The Pioneers Baccalaureate School (PBS) was developed with these gaps in mind. The first step was to recruit native English speakers from around the world.
“Internationalizing the department helped a lot because the children were learning from native speakers. It made all the difference to pronunciation, language usage and understanding the language from the inside out.
We worked on adding activities to the Palestinian curriculum; to make that rigid, solid program simple, fun and easier to absorb. We use school trips, community service, gardening, singing songs and enriching the curriculum with any kind of activity we can to encourage the children to be engaged, confident learners. “
It was a struggle in the beginning. Finding parents who saw the benefit of sending their children to a new school with an English department made up of foreign teachers required persistence. PBS held a free English learning summer camp before opening its doors and saw the student roster increase by over 100% when the parents saw the change in their children. They were progressing quickly. They were motivated to go to school and they wanted to participate in a wide range of activities both in and outside of school hours.
As the years went by, Khalaf realized that the students were flourishing within the Pioneers’ communicative approach to education.
“It got me to thinking about the rest of the children in Nablus. Not everyone in Nablus can afford our tuition fees but I don’t believe that should exclude them from a chance to acquire the tools to better their lot in life. I wanted to be able to extend what we have at Pioneers to every Palestinian child. That’s where the idea for Teach for Palestine was born.”
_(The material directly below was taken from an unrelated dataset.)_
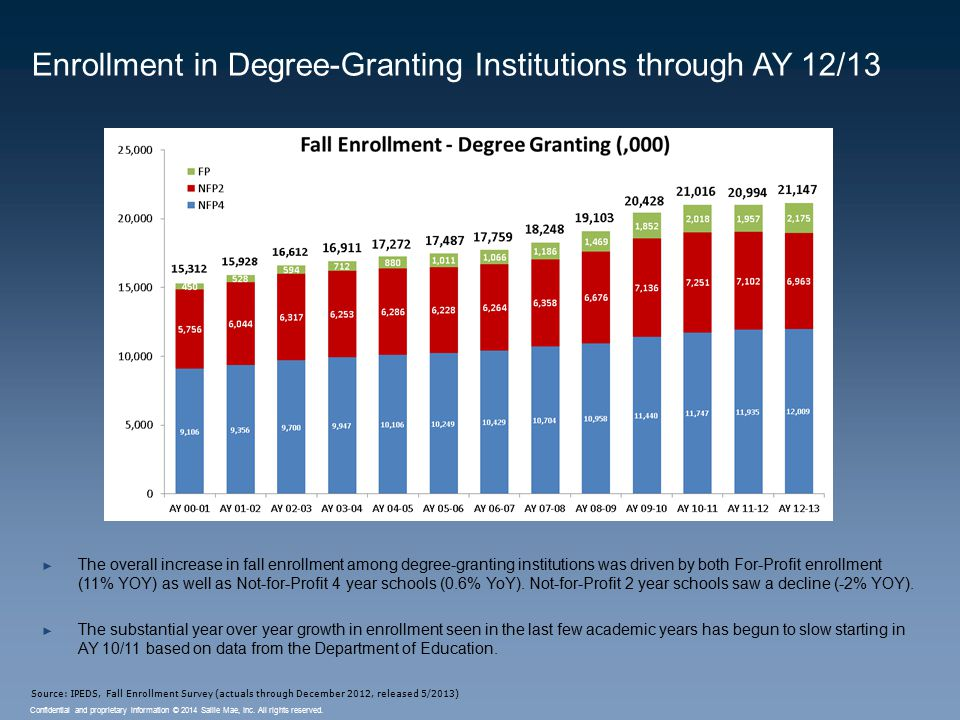 Confidential and proprietary information © 2014 Sallie Mae, Inc. All rights reserved. ► The overall increase in fall enrollment among degree-granting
Teach for Palestine is an after school program run by volunteers that provides free English classes to all of Nablus’s children using the same approach to language learning as Pioneers.
Here’s what the students have to say about the programme:
“Everybody wins. International volunteers get the chance to learn about Palestine and the life here first hand and the children get great, passionate teachers. In a place where cultural exchange is practically zero, the children don’t just learn English, they get to know other cultures, often for the first time.
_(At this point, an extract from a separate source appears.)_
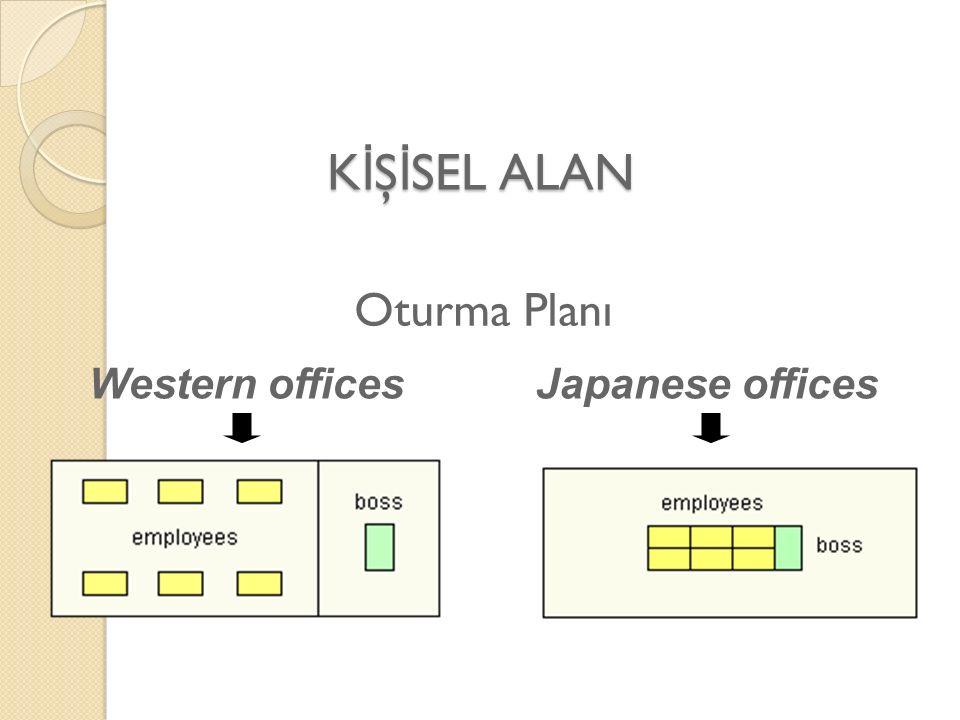 KİŞİSEL ALAN Oturma Planı Western offices Japanese offices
They are exposed to different ideas and perspectives. Our classes are full and these children come voluntarily every single day. They coming because they feel they’re learning something that will benefit them and they love it.”
TFP is now on its second year and Khalaf hopes to expand it to other cities in the West Bank.
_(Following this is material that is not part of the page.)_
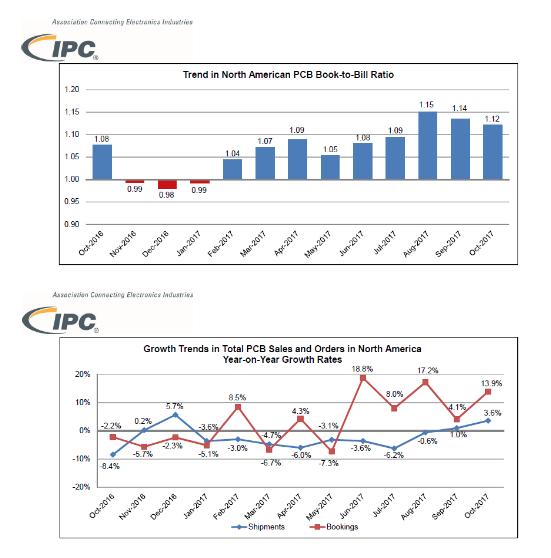 IPC报告显示10月份北美PCB业务继续增长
“I want our children to be able to communicate with the world. To communicate their feelings, their problems, their point of view of what’s going on here and be part of a solution for our country. Our dream is to give our children a solid education that will open doors for them while still instilling in them a sense of social awareness and a love for their country.
I believe that the youth is the starting point to any kind of change in our society, economic or social. If we are able to teach them how to think; teach them values, the ability to adhere to law and, especially, discipline - that’s a first step in overcoming a lot of the problems that we see in our streets.”
Through dynamic education programs such as Teach for Palestine, amazing women like Khalaf help to make our world a more hopeful place for today’s youth.
Twenty-nine-year-old communications professional and blogger Sara Refai has a Masters Degree in Social Psychology, and has worked with political analysis companies, conflict resolution organisations, and PR agencies over the last six years. As part of the Lebanese diaspora, she has lived in both the Middle East and the West, where she's studied and learned about different cultures and how they evolve. In 2010, she went to Palestine to teach English.